Most of us can only invest in a company through a regulated broker dealer once it “goes public”, when it becomes subject to the reporting requirements of the Exchange Act of 1934. That may be about to significantly change. “Crowdfunding” (seeking funds from the general public via the internet) could potentially turn the investing landscape upside down, dumping millions of dollars of equity investment into non-public, start-up businesses.

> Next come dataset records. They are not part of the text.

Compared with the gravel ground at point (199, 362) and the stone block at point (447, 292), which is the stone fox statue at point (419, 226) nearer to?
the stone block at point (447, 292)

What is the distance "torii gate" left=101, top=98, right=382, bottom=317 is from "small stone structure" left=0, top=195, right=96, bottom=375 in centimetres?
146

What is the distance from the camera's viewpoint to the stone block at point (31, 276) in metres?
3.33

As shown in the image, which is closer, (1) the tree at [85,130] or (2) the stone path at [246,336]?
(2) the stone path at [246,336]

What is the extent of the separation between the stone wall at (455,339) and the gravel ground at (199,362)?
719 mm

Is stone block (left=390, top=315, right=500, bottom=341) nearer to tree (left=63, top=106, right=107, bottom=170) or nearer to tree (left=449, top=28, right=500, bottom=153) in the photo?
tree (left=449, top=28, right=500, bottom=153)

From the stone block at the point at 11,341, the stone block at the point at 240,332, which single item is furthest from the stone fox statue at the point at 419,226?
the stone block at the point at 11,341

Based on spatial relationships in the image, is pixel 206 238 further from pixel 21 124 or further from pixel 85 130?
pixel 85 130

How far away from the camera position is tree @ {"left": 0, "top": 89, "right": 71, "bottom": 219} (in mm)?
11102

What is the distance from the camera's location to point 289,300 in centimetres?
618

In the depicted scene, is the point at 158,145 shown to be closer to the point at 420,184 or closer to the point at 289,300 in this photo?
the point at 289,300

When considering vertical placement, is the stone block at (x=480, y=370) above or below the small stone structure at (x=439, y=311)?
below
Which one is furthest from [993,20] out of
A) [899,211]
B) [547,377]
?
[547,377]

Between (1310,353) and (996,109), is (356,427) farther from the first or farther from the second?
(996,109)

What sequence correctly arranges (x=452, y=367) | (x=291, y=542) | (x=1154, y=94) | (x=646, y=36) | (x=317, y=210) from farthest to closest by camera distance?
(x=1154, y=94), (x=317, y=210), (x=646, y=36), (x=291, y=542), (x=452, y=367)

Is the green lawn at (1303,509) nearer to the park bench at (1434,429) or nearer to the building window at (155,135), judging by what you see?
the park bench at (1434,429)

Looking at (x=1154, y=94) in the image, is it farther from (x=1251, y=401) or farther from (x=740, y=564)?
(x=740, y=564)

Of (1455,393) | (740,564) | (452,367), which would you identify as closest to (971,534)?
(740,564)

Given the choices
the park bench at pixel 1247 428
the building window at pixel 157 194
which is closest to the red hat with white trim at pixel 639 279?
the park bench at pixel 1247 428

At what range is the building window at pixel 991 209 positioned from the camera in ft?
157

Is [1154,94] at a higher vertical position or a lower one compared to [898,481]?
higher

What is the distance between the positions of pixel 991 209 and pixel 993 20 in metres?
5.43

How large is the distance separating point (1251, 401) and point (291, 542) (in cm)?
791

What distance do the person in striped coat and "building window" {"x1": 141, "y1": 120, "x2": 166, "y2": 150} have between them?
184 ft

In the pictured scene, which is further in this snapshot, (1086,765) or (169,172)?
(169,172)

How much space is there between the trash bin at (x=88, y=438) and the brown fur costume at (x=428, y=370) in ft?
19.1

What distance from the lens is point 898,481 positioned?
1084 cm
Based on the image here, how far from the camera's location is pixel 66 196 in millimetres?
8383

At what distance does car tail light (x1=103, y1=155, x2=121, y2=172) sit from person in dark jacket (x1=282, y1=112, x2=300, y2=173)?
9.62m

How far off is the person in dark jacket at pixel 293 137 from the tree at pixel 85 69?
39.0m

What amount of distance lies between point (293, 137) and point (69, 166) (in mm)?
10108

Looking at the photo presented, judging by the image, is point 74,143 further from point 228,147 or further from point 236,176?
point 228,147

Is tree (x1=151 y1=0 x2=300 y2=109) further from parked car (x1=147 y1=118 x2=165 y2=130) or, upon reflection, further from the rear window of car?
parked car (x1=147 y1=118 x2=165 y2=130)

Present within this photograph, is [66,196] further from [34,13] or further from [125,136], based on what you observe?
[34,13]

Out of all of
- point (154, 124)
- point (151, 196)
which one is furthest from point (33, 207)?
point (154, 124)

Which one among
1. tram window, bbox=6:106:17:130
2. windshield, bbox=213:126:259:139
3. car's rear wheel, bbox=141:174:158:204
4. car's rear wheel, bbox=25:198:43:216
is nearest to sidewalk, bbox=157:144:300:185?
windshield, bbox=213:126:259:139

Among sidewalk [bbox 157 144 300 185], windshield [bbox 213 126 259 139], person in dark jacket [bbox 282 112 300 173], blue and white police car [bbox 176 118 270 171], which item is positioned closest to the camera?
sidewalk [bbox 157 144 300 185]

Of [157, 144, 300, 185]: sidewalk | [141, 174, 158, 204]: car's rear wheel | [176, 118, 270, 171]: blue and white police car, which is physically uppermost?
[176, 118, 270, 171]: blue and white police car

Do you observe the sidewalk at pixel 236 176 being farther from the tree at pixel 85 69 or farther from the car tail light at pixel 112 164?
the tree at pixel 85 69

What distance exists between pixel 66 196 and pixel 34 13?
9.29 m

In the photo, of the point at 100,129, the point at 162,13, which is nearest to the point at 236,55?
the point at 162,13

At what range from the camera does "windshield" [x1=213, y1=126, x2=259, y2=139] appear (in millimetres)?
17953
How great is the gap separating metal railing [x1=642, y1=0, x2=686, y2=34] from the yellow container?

Think of this new funding pool as being similar to the “crowdsourcing” movement. A good example of that is online third-party broker, Kickstarter, which raises capital in the form of donations for artistic enterprises. Through Kickstarter, a lot of casual investors enjoy pledging modest amounts of money to projects that capture their interest which may, or may not, ever come to fruition. The cost of entry is low and the reward is supporting artistic creativity. (The project I helped fund benefited autistic children and became a model project for others).
Could that be expanded to non-artistic, mainstream business? In 2012, the Jumpstart Our Business Startups (JOBS) Act relaxed federal regulations to fuel small business expansion, and that’s where the impetus for the more mainstream “unaccredited investor crowdsourcing proposal” originated. It took the Kickstarter crowdsourcing idea and applied it to small business and startups. However, it invoked the regulatory muscle of the SEC to draft a proposal as to how to best implement such a sweeping change in the U.S. investing structure. Also, it sought to ensure that proposed companies or growing businesses seeking funding did, in fact, do what they proposed to do.
Through its recently released, long-promised proposal, the SEC appears to be moderating from a tooth-baring U.S. financial watchdog to more of a middle-of-the-road sentry. Currently in the U.S., private companies are only allowed to solicit funding from accredited investors with an annual income of $200,000-plus and a net worth of at least $1 million, and — due to even greater Dodd-Frank Act regulation — that worth now excludes the value of their homes. Those limits would not apply if the SEC’s new proposal for crowdfunding is adopted, which would allow businesses to raise up to $1 million a year by tapping unaccredited investors.
Historically, with every yin step the SEC takes forward, there is a responding yang yank on business – and this crowdsourcing rule proposal foretells much of the same. The rule essentially allows smaller companies the ability to avoid the traditional costs (accountants and investment bankers) of going public with stock offerings; however the proposal itself is hundreds of pages long, and will take the brightest legal minds to interpret it.
Here is a nutshell brief of the proposal’s main points:
Companies seeking funds will be required to go through regulated broker-dealers or through new approved crowdfunding portals (final definition pending). The rule would cap any company’s ability to raise money through crowdfunding to $1 million every 12 months. Companies earning $500,000-plus would be required to file audited financial statements and would necessarily divulge names of directors and the intended purpose of the funds being solicited or generated. But good news: the companies would not bear the burden of verifying the income levels and net worth of public investors.
Investors would not have to meet the current investor net worth levels, but the proposal limits contributions from people with a net worth and income of less than $100,000 to $2,000 annually, or 5% of their net worth or income, whichever is greater. Securities bought through portals would have to be held a year before being sold. Think of these investments as similar to a stock purchase through the portal, with the additional limitation of a time commitment. The biggest downside is a great potential for broker scams, so unsophisticated investors are warned to understand the rules, regulations and intended safeguards before entering new broker markets.
We’ll learn, within a few months, what the final rule will look like, after the public has time to weigh in on the proposal. Regardless, the move should spur economic growth – if the government ultimately can step back and foster (rather than complicate and overly-regulate) the simple idea of allowing more people to invest in more companies in the early development stage.
Do you think the change is good or bad? What do you think the SEC’s final rules will look like? You can leave your comments below, or you can reach out to us on Twitter or Facebook.
As a person who has friends in the arts community who have used Kickstarter successfully to start a wide range of publishing films and other projects- the current fear nationwide is that the business community will screw it up. There will be a number of scandals and the crowd funding options that have worked so well for arts businesses will be shut down in the process.
I hope it doesn’t happen (however looking at the economic development headaches at the state level the past year that may be a slim hope) but I am pushing my project’s target date for a kickstarter launch up to next year to be safe.